Oil Slides From 15-Month High on Russia Comments, Nigeria Prices

  • Russia can increase crude production “significantly”: Sechin
  • Nigeria cut crude prices in order to regain oil market share

Will OPEC Follow Through With Its Production Cut?

Oil declined from a 15-month high as Russia’s largest oil company said the country could boost production and Nigeria lowered prices for its crude.

Futures fell 2.3 percent in New York on Thursday after settling at the highest price since July 2015 on Wednesday. The head of Rosneft PJSC said Russia is capable of raising production "significantly," and Nigeria lowered prices for its oil in a bid for market share. The dollar strengthened, further weighing on commodity prices.

Oil has traded near $50 a barrel amid uncertainty about whether the Organization of Petroleum Exporting Countries will be able to implement an accord to reduce output when it gathers at an official meeting in November. A committee will meet later this month to try to resolve differences over how much individual members should pump.

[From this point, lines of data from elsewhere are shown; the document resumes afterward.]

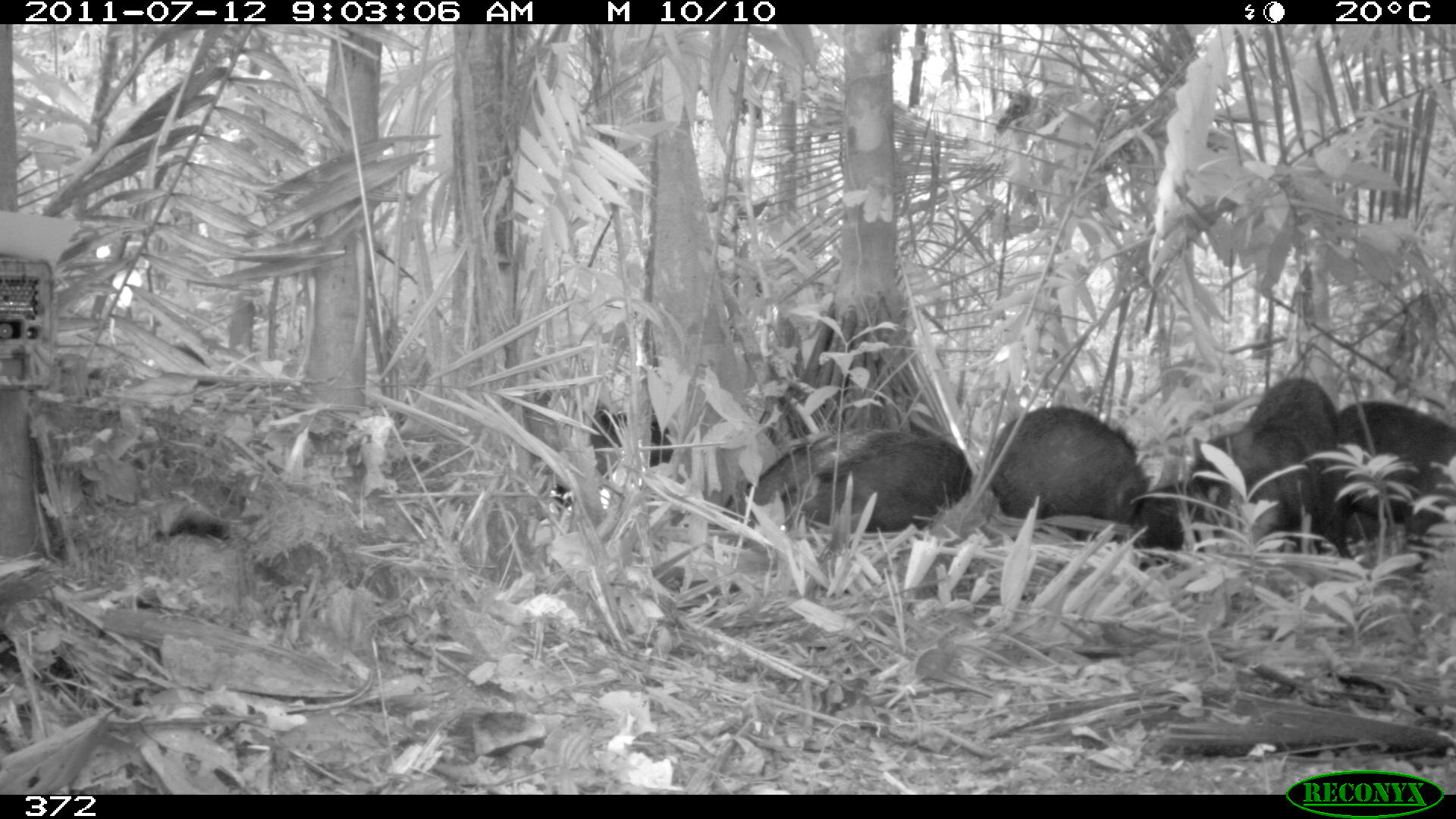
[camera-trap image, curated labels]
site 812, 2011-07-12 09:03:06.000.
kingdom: Animalia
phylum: Chordata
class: Mammalia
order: Artiodactyla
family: Tayassuidae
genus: Tayassu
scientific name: Tayassu pecari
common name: white-lipped peccary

Russia has capacity to add as much as 200 million metric tons a year, or 4 million barrels a day, if there’s demand, and technological and economic conditions allow, Igor Sechin, chief executive officer of Rosneft, Russia’s largest oil company, said Thursday. “In the future, Russia can significantly increase oil production,” he said.

Selloff ‘Catalyst’

“This news could have been the catalyst of why these technical traders and other funds might have wanted to get out,” Bart Melek, the head of global commodity strategy at TD Securities in Toronto, said by telephone. “I wouldn’t say that the statements we’re hearing from various interested parties at this point are set in stone. I would see them as positioning for the upcoming negotiations.”

West Texas Intermediate for November delivery fell $1.17 to expire at $50.43 a barrel on the New York Mercantile Exchange. Total volume traded was about 4 percent below the 100-day average. The more-active December contract dropped $1.19 to settle at $50.63 a barrel.

Brent for December settlement declined by $1.29 to end the session at $51.38 a barrel on the London-based ICE Futures Europe exchange. The global benchmark traded at a premium of 75 cents to WTI for December.

Skeptical Markets

“With the big gains that we saw yesterday, it’s not surprising to see a little bit of a selloff today,” Tariq Zahir, a New York-based commodity fund manager at Tyche Capital Advisors LLC, said by telephone. “The markets will be very skeptical going into November 30. Saudi Arabia always wants to keep their market share. They don’t want to lose it to Russia, Nigeria or Iran. We’re going to have a lot of jawboning for the next month.”

Prices rose on Wednesday after Khalid Al-Falih, energy and industry minister of Saudi Arabia, said the oil market is “clearly rebalancing,” though the recovery has been slower than anticipated. Al-Falih said many nations are willing to join OPEC in cutting production.

Nigeria’s move to increase market share also helped trigger a decline on Thursday. The African OPEC member country said it cut the price of every type of crude it sells in an effort to gain a larger piece of the global oil market. Nigeria National Petroleum Corp. lowered by at least $1 a barrel its official selling prices for 20 out of 26 oil grades monitored by Bloomberg, according to pricing lists.

For a story on U.S. shale oil surviving the OPEC price war, click here.

The Energy Information Administration said Wednesday that U.S. crude inventories dropped to the lowest level since January in the week ended Oct. 14, shrinking by 5.25 million barrels to 468.7 million barrels. The average of analysts’ estimates in a Bloomberg survey had forecast a 2.1 million barrel gain. Inventories at Cushing, Oklahoma, the delivery point for WTI and the biggest U.S. oil-storage hub, fell below 60 million barrels for the first time since December.

The Bloomberg Dollar Spot Index, a gauge of the greenback against 10 major peers, rose 0.5 percent at 3:30 p.m. in New York. A stronger U.S. currency reduces the appeal of raw materials as as investment.

Oil-market news:

  • The World Bank raised its forecast for crude, projecting prices will reach $55 a barrel next year from an average of $43 a barrel this year.
  • Iran is negotiating with 16 international energy companies to help operate and manage 50 oil and natural gas projects around the country to boost production, according to the National Iranian Oil Co.
  • In regards to an OPEC production deal: “A constructive deal, one that would have a meaningful impact on oil supplies, remains far from assured,” UBS Group AG analysts, including Giovanni Staunovo, said in an e-mailed report.